After running vectorization and shape inference pass, above IR is translated as follows.

%19 = nadyaTensor.constructRange %arg5, %18, %c1_i32 : (i32, i32, i32) -> !nadyaTensor.range<i32>
%20 = nadyaTensor.load %0[%arg2, %19] : (!nadyaTensor.tensor<f32,(4096, 64)>, <i32, !nadyaTensor.range<i32>>) -> !nadyaTensor.tensor<f32,(1),vector>
%21 = nadyaArith.addTensor %15, %20 : (!nadyaTensor.tensor<f32,(-1)>, !nadyaTensor.tensor<f32,(1),vector>) -> !nadyaTensor.tensor<f32,(-1)>
nadyaTensor.store %21, %arg6[%arg2, %10] : (!nadyaTensor.tensor<f32,(-1)>, !nadyaTensor.tensor<f32,(4096, 64)>, <i32, !nadyaTensor.range<i32>>)

You can see some -1 converted to actual number. This can be generated because compiler performed constant propagation pass, with automatic shape inference. That is, compiler pre-computes deterministic values on the program, and inferences the shape of the tensor being used in the program.

Compiler also finds out vectorization opportunity on the program. We can see some tensors with vector attached at the end. This means operations on such tensor can be performed with SIMD intrinsics, without any side effects.

If we go further, the IR is converted as follows.

nadyaSCF.for %arg4 from %c0_5 to %40 step %c1_6 {
  %52 = arith.andi %arg4, %42 : index
  %53 = arith.andi %arg4, %44 : index
  %54 = arith.addi %arg4, %c1_6 : index
  %55 = arith.addi %52, %c1_6 : index
  %56 = arith.addi %53, %c1_6 : index
  %57 = nadyaTensor.constructRange %52, %55, %c1_6 : (index, index, index) -> !nadyaTensor.range<index>
  %58 = nadyaTensor.constructRange %53, %56, %c1_6 : (index, index, index) -> !nadyaTensor.range<index>
  %59 = nadyaTensor.constructRange %arg4, %54, %c1_6 : (index, index, index) -> !nadyaTensor.range<index>
  %60 = nadyaTensor.load %24[%57] : (!nadyaTensor.tensor<f32,(-1)>, <!nadyaTensor.range<index>>) -> !nadyaTensor.tensor<f32,(1),vector>
  %61 = nadyaArith.addTensor %60, %31 : (!nadyaTensor.tensor<f32,(1),vector>, !nadyaTensor.tensor<f32,(1),vector>) -> !nadyaTensor.tensor<f32,(1),vector>
  nadyaTensor.store %61, %36[%59] : (!nadyaTensor.tensor<f32,(1),vector>, !nadyaTensor.tensor<f32,(-1)>, <!nadyaTensor.range<index>>)
} {parallel = false}

Now, we can see compiler generated a loop. In this loop, we can see elements are accessed with index from the memory, and compiler is performing operation on it. for the tensors with vector attached to its type, operation can be forwarded into SIMD. However, for this specific case, size of the tensor is 1, so its forwarded as normal add operation. (if it was any bigger than 1, it would be translated to SIMD operation, such as AVX or Neon).

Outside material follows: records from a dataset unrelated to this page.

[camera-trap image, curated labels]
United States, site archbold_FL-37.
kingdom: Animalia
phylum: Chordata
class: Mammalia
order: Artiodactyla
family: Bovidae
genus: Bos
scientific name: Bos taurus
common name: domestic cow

Now, with some further optimizations, this IR can be coverted into LLVM.

After performing progressive lowering with MLIR, it is finally converted into LLVM IR, which is another intermediate representation determined in LLVM project.

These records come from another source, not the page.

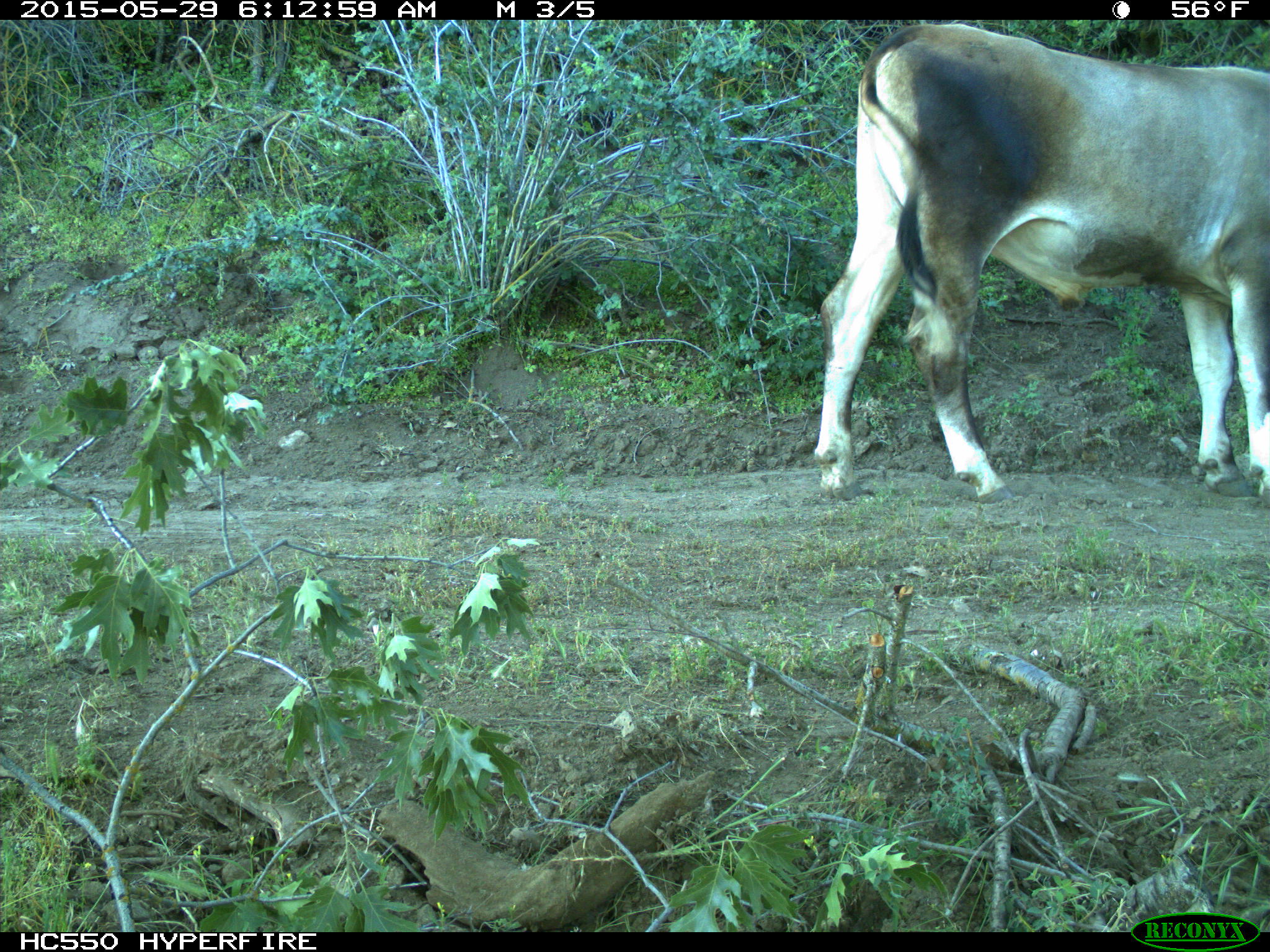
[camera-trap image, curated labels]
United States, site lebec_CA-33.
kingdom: Animalia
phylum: Chordata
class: Mammalia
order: Artiodactyla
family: Bovidae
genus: Bos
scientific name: Bos taurus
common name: domestic cow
Bos taurus (domestic cow).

Here is the LLVM representation of body of above loop.

^bb9:  // pred: ^bb8
  %84 = llvm.and %82, %81  : i64
  %85 = llvm.getelementptr %45[%84] : (!llvm.ptr, i64) -> !llvm.ptr, f32
  %86 = llvm.load %85 : !llvm.ptr -> f32
  %87 = llvm.mlir.undef : vector<1xf32>
  %88 = llvm.mlir.constant(0 : i32) : i32
  %89 = llvm.insertelement %86, %87[%88 : i32] : vector<1xf32>
  %90 = llvm.shufflevector %89, %87 [0] : vector<1xf32> 
  %91 = llvm.fadd %90, %69  {fastmathFlags = #llvm.fastmath<contract>} : vector<1xf32>
  %92 = llvm.mlir.constant(0 : i64) : i64
  %93 = llvm.extractelement %91[%92 : i64] : vector<1xf32>
  %94 = llvm.getelementptr %73[%82] : (!llvm.ptr, i64) -> !llvm.ptr, f32
  llvm.store %93, %94 : f32, !llvm.ptr
  %95 = llvm.add %82, %4  : i64
  llvm.br ^bb8(%95 : i64)

We can see LLVM is still performing what we were doing previously, generating correct function output.

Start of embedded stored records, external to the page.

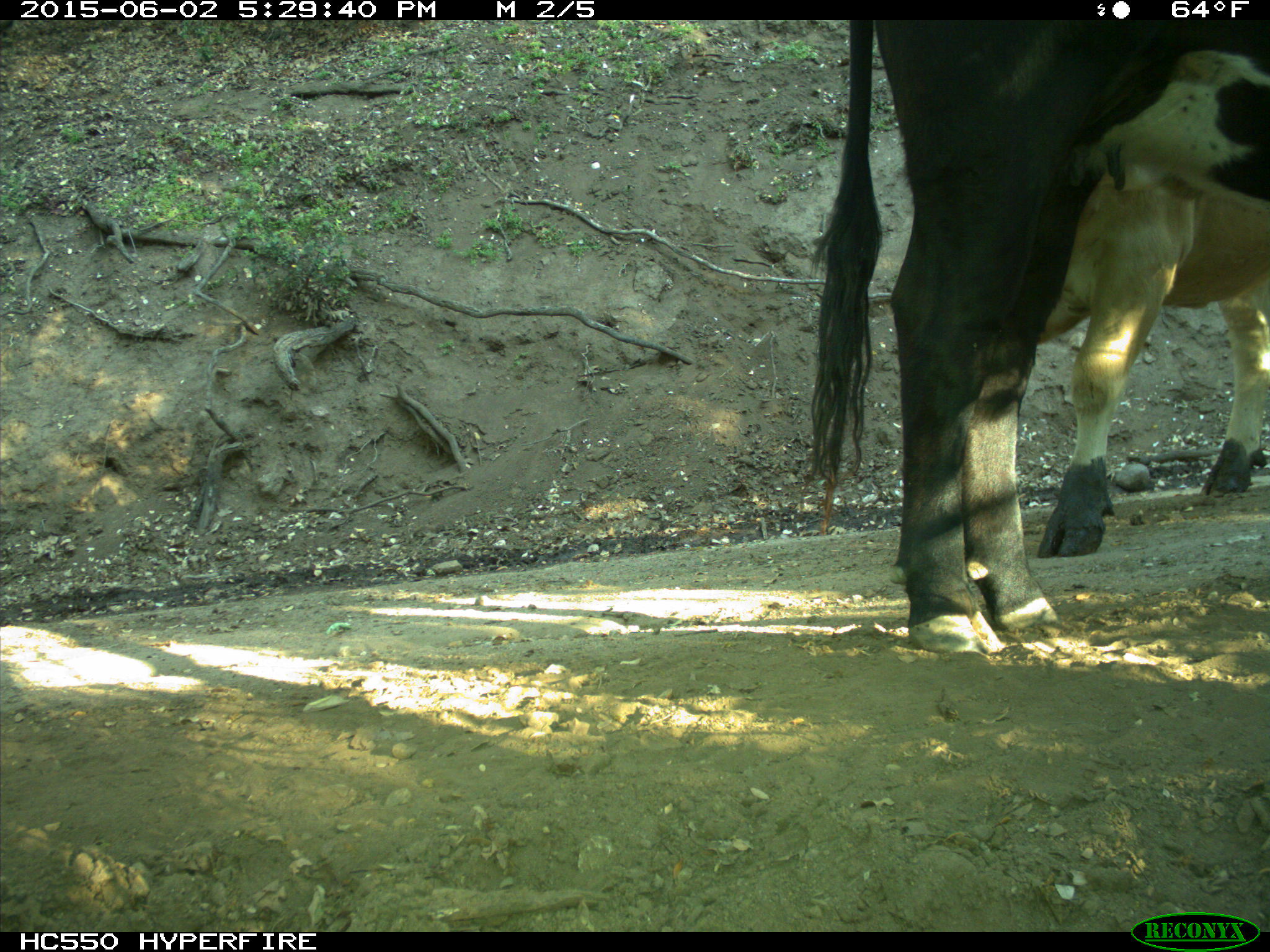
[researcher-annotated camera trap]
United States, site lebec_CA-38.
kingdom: Animalia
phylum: Chordata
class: Mammalia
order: Artiodactyla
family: Bovidae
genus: Bos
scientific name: Bos taurus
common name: domestic cow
Bos taurus (domestic cow).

This LLVM IR can be converted into binary after performing LLVM’s internal optimization passes, (The ones included in clang -O3) and that becomes final output of the ndc!

Nadya language has its own semantics which makes compiler analysis easier, and our customized intermediate representation maximizes this strength. Nadya semantics, its IR, and optimization passes on it collaborate together for generating fast and efficient code.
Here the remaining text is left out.